Frontendsame category

high-end-visual-design

141

leonxlnx/taste-skill

Frontendsame category

antigravity-design-expert

88

sickn33/antigravity-awesome-skills

Frontendsame category

Reviews

4.664 reviews
  • T
    Tariq WhiteDec 24, 2024

    Registry listing for kibana-agent-builder matched our evaluation — installs cleanly and behaves as described in the markdown.

  • C
    Camila MartinDec 8, 2024

    kibana-agent-builder has been reliable in day-to-day use.
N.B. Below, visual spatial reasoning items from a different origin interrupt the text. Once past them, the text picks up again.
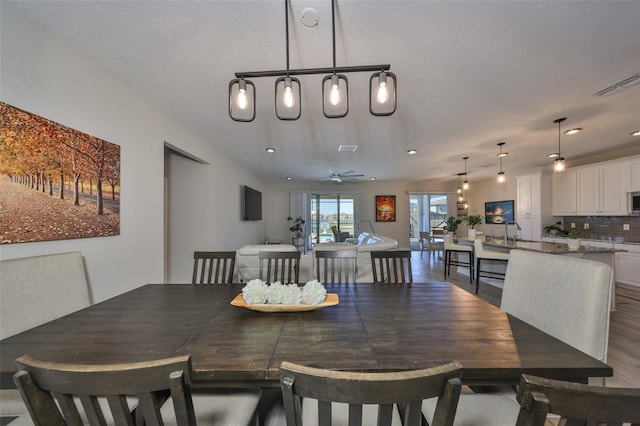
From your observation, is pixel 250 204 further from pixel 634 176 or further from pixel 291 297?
pixel 634 176

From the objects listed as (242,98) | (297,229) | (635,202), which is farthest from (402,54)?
(297,229)

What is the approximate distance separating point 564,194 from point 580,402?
7.11 meters

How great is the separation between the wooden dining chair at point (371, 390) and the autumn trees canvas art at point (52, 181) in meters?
1.98

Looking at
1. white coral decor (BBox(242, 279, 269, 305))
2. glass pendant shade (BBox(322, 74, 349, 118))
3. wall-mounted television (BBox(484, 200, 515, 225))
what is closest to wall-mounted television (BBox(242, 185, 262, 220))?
glass pendant shade (BBox(322, 74, 349, 118))

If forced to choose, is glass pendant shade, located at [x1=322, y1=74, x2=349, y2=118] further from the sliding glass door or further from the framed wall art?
the framed wall art

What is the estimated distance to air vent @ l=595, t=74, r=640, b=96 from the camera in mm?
2244

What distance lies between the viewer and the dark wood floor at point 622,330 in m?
2.03

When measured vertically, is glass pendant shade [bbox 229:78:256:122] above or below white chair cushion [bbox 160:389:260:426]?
above

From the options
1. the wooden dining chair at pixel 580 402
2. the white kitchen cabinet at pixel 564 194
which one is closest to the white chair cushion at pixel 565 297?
the wooden dining chair at pixel 580 402

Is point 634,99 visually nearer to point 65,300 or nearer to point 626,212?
point 626,212

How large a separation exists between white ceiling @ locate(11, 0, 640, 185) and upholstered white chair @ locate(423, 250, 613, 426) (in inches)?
60.9

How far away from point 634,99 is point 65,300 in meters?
5.39

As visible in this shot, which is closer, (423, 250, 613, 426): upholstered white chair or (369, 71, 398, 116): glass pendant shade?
(423, 250, 613, 426): upholstered white chair

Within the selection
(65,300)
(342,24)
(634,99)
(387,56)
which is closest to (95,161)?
(65,300)
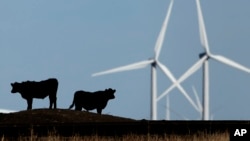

Documentation quality is above average for community skills.

  • O
    OshnikdeepDec 4, 2024

    Solid pick for teams standardizing on skills: kibana-agent-builder is focused, and the summary matches what you get after install.

  • I
    Isabella BansalDec 4, 2024

    Keeps context tight: kibana-agent-builder is the kind of skill you can hand to a new teammate without a long onboarding doc.

  • K
    Kaira ChawlaNov 23, 2024

    We added kibana-agent-builder from the explainx registry; install was straightforward and the SKILL.md answered most questions upfront.

  • I
    Isabella BhatiaNov 15, 2024

    Useful defaults in kibana-agent-builder — fewer surprises than typical one-off scripts, and it plays nicely with `npx skills` flows.

  • K
    Kaira MalhotraOct 14, 2024

    kibana-agent-builder fits our agent workflows well — practical, well scoped, and easy to wire into existing repos.

  • A
    Alexander JainOct 6, 2024

    I recommend kibana-agent-builder for anyone iterating fast on agent tooling; clear intent and a small, reviewable surface area.

  • T
    Tariq RobinsonSep 25, 2024

    Solid pick for teams standardizing on skills: kibana-agent-builder is focused, and the summary matches what you get after install.

  • H
    Hassan MehtaSep 25, 2024

    We added kibana-agent-builder from the explainx registry; install was straightforward and the SKILL.md answered most questions upfront.

showing 1-10 of 64

1 / 7

Discussion

Comments — not star reviews
  • No comments yet — start the thread.